People are very dismissive about it and don't understand, yeah. Most of the time people tell me I'm "immature" or "childish," and I've had a few people say things like "How can you be so mature sometimes, and so childish other times?" and "You're clearly a responsible/capable adult, so why act like a little girl?"
This isn't the experience that the majority of people have had, so it isn't surprising that they're so judgmental and dismissive about it, but it really does suck. I sometimes feel like my therapist even judges me for it. :/

I lost literally all of my childhood. I wasn't allowed any of the normal experiences that children have, like not even watching cartoons or playing with popular toys, or having birthday parties, for the most part. Everything I did was censored and I lived in a bubble. For 14 years. Some of those years being much more horrific and disturbing than others.
So I wouldn't expect any differently from myself as an adult than wanting to do those things that I missed out on now! I still watch stupid and childish stuff (mostly on Youtube now though), I still have stuffed animals and cute things, like that kitty mug and hair scrunchies I showed you the other day, and I still love to have birthday parties, even though on my next birthday I will be 29!

◆ Data section

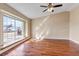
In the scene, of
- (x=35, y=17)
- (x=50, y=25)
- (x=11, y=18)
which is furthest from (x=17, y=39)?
(x=50, y=25)

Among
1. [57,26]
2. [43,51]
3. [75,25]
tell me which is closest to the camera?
[43,51]

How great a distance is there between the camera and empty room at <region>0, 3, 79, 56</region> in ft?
12.5

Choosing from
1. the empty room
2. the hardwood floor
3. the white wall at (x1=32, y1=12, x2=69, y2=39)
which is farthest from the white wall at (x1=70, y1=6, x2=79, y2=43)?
the hardwood floor

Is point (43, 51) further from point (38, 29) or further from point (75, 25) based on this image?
point (75, 25)

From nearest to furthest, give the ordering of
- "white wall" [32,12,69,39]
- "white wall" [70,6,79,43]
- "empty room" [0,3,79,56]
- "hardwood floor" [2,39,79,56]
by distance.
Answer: "hardwood floor" [2,39,79,56] → "empty room" [0,3,79,56] → "white wall" [70,6,79,43] → "white wall" [32,12,69,39]

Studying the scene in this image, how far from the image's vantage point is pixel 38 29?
6.91 meters

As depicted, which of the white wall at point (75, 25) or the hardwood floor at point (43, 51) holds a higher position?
the white wall at point (75, 25)

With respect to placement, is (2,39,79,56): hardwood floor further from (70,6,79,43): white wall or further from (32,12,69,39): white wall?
(32,12,69,39): white wall

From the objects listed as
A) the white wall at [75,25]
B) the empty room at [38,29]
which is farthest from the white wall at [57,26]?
the white wall at [75,25]

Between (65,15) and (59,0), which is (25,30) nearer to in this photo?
(65,15)

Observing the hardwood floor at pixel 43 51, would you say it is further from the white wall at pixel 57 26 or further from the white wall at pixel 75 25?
the white wall at pixel 57 26

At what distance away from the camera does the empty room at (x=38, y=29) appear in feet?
12.5

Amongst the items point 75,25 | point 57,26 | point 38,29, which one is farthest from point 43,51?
point 57,26

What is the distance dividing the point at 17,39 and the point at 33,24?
133 cm
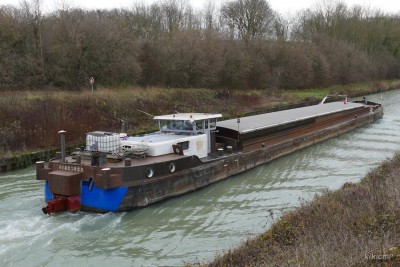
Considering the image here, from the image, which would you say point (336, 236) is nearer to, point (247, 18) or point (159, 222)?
point (159, 222)

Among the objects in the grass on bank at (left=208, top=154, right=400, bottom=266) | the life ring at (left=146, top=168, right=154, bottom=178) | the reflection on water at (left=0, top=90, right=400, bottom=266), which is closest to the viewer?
the grass on bank at (left=208, top=154, right=400, bottom=266)

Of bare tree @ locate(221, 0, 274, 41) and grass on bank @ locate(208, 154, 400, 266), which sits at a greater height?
bare tree @ locate(221, 0, 274, 41)

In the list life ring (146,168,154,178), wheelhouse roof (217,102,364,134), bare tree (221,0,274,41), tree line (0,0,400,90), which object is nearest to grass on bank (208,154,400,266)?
life ring (146,168,154,178)

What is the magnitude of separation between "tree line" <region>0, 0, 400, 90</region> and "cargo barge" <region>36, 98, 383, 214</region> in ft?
49.5

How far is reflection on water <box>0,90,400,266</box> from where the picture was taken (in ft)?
31.4

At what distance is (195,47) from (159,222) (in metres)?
28.7

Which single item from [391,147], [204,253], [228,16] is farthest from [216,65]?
[204,253]

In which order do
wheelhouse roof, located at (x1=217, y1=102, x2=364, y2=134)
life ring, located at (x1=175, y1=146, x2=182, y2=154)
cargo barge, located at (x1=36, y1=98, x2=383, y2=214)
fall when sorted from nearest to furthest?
cargo barge, located at (x1=36, y1=98, x2=383, y2=214) < life ring, located at (x1=175, y1=146, x2=182, y2=154) < wheelhouse roof, located at (x1=217, y1=102, x2=364, y2=134)

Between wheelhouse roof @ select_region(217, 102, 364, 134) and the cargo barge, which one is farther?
wheelhouse roof @ select_region(217, 102, 364, 134)

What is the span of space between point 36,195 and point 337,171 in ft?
37.2

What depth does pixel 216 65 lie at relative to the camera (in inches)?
1602

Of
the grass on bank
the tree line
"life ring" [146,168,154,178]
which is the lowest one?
the grass on bank

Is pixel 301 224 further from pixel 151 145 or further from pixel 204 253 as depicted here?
pixel 151 145

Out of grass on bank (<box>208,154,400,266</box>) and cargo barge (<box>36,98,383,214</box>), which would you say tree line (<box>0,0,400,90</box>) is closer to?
cargo barge (<box>36,98,383,214</box>)
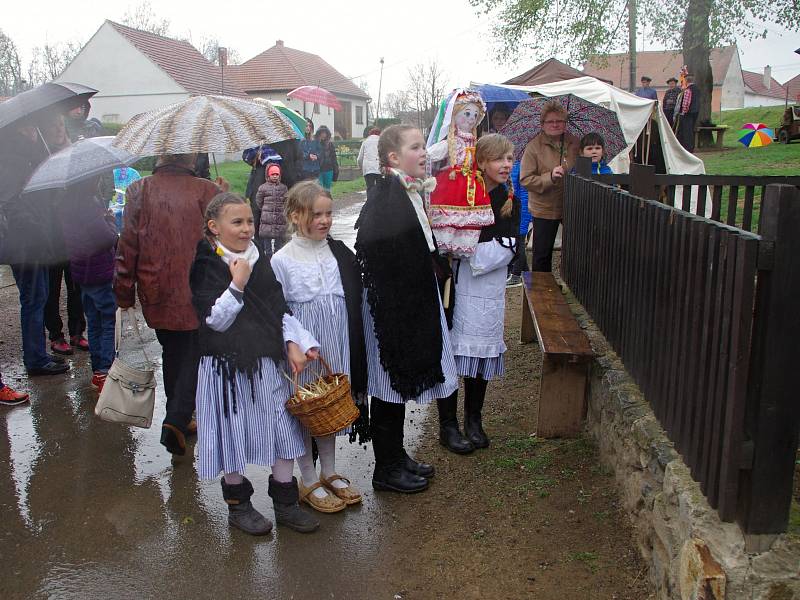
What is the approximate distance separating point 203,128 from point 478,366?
2.03 m

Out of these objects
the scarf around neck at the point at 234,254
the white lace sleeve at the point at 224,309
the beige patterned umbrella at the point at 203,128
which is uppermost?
the beige patterned umbrella at the point at 203,128

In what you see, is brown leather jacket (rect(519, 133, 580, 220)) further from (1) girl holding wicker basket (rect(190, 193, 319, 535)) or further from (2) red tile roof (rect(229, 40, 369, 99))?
(2) red tile roof (rect(229, 40, 369, 99))

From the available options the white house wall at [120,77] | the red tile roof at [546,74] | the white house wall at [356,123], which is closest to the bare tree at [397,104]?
the white house wall at [356,123]

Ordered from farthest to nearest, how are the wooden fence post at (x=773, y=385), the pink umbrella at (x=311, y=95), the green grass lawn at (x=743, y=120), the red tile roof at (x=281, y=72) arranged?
the red tile roof at (x=281, y=72) → the green grass lawn at (x=743, y=120) → the pink umbrella at (x=311, y=95) → the wooden fence post at (x=773, y=385)

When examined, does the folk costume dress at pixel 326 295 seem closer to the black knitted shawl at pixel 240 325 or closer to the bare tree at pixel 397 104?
the black knitted shawl at pixel 240 325

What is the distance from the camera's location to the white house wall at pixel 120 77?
36625 mm

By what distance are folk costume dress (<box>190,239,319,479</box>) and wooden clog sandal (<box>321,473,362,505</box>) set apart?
19.3 inches

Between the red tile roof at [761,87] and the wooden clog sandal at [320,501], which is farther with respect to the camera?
the red tile roof at [761,87]

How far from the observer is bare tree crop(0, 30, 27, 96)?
5094 centimetres

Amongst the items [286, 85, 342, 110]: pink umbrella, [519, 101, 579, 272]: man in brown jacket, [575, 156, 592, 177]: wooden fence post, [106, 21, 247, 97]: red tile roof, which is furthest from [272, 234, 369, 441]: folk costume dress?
[106, 21, 247, 97]: red tile roof

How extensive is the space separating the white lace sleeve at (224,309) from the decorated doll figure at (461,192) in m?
1.30

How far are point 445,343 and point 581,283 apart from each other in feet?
6.65

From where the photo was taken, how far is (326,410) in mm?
3164

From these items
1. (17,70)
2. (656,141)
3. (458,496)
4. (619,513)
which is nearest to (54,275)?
(458,496)
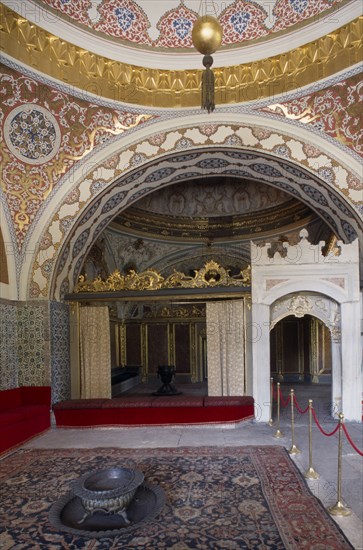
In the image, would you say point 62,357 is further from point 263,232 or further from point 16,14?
point 263,232

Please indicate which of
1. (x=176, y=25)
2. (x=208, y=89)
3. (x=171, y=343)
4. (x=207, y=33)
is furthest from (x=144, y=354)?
(x=207, y=33)

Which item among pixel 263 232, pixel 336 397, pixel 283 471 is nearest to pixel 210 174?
pixel 263 232

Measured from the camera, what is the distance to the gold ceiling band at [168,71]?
20.2ft

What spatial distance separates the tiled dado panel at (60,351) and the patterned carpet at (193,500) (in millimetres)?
1709

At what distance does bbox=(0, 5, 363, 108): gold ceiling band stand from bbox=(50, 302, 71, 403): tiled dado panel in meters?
3.66

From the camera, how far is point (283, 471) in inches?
193

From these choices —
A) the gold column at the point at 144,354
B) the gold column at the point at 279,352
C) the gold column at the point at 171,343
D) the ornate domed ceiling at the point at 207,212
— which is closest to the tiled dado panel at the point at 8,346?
the ornate domed ceiling at the point at 207,212

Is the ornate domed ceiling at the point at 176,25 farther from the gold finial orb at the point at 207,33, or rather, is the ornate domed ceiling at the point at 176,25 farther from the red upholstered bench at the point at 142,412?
the red upholstered bench at the point at 142,412

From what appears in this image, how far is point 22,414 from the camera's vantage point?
659cm

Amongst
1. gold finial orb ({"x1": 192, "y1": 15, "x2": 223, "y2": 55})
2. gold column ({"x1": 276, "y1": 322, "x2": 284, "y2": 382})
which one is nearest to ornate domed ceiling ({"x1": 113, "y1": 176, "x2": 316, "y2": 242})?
gold column ({"x1": 276, "y1": 322, "x2": 284, "y2": 382})

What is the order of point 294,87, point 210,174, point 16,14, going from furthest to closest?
point 210,174, point 294,87, point 16,14

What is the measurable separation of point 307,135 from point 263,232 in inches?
193

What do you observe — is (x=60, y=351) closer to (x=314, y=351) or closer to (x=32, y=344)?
(x=32, y=344)

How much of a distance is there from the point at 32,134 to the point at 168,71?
2.41 metres
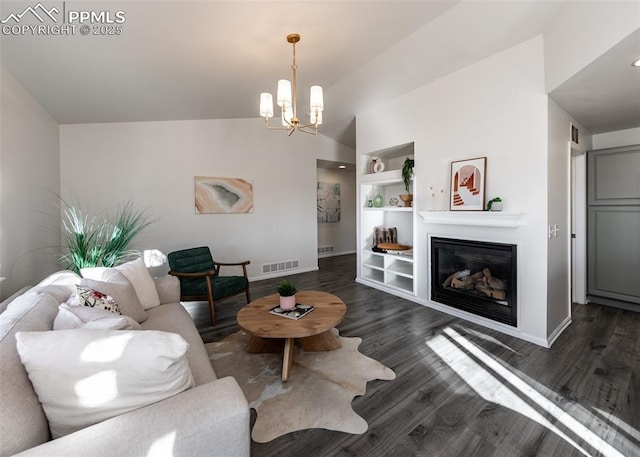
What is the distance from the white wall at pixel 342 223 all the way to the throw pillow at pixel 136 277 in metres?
5.04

◆ Task requirements
1 – Summarize the lost-childhood passage in two sentences.
2 – Resume the lost-childhood passage, starting after its final sentence.
The records are not needed for this work.

◆ Results in order
1 – The writer says people often call them immature or childish, and suspects that even their therapist sometimes judges them for it. Having been denied normal childhood experiences for 14 years, the writer still enjoys childish videos, stuffed animals, cute things and birthday parties, and will turn 29 on their next birthday.

2 –
This past summer, I took a day off from work on my friend's birthday and went to Six Flags with my friends lol. It's good to have adult responsibilities and long-term goals too, but you can still be silly and have fun sometimes! Like I said, it's all part of the healing process, and it will make YOU feel good, even if other people don't understand :)

I'm here for you if you ever need to talk about these things one on one. I really love reading your posts and I care about you and will always support you. We often seem to be on the same wavelength too! :smilecat:
Thanks so much Luca! I really appreciate everything you said :) I'm glad that you feel less alone! :) I'm really glad that you do fun things and buy fun stuff for yourself! :) I think it definitely is part of the healing process and you should never feel ashamed of doing what makes you feel better!

I always enjoy reading your posts too and I'm glad you feel like we are on the same wavelength!

I hope that you will have just the best possible time on your 29th birthday. I think everyone here would agree that you definitely deserve too. In the meantime, I hope there will be plenty of fun things on YouTube, funky hair scrunchies and kitty mugs!

And do feel free to message too if you want to need to talk about these things! :)
 
Thanks so much Luca! I really appreciate everything you said :) I'm glad that you feel less alone! :) I'm really glad that you do fun things and buy fun stuff for yourself! :) I think it definitely is part of the healing process and you should never feel ashamed of doing what makes you feel better!

I always enjoy reading your posts too and I'm glad you feel like we are on the same wavelength!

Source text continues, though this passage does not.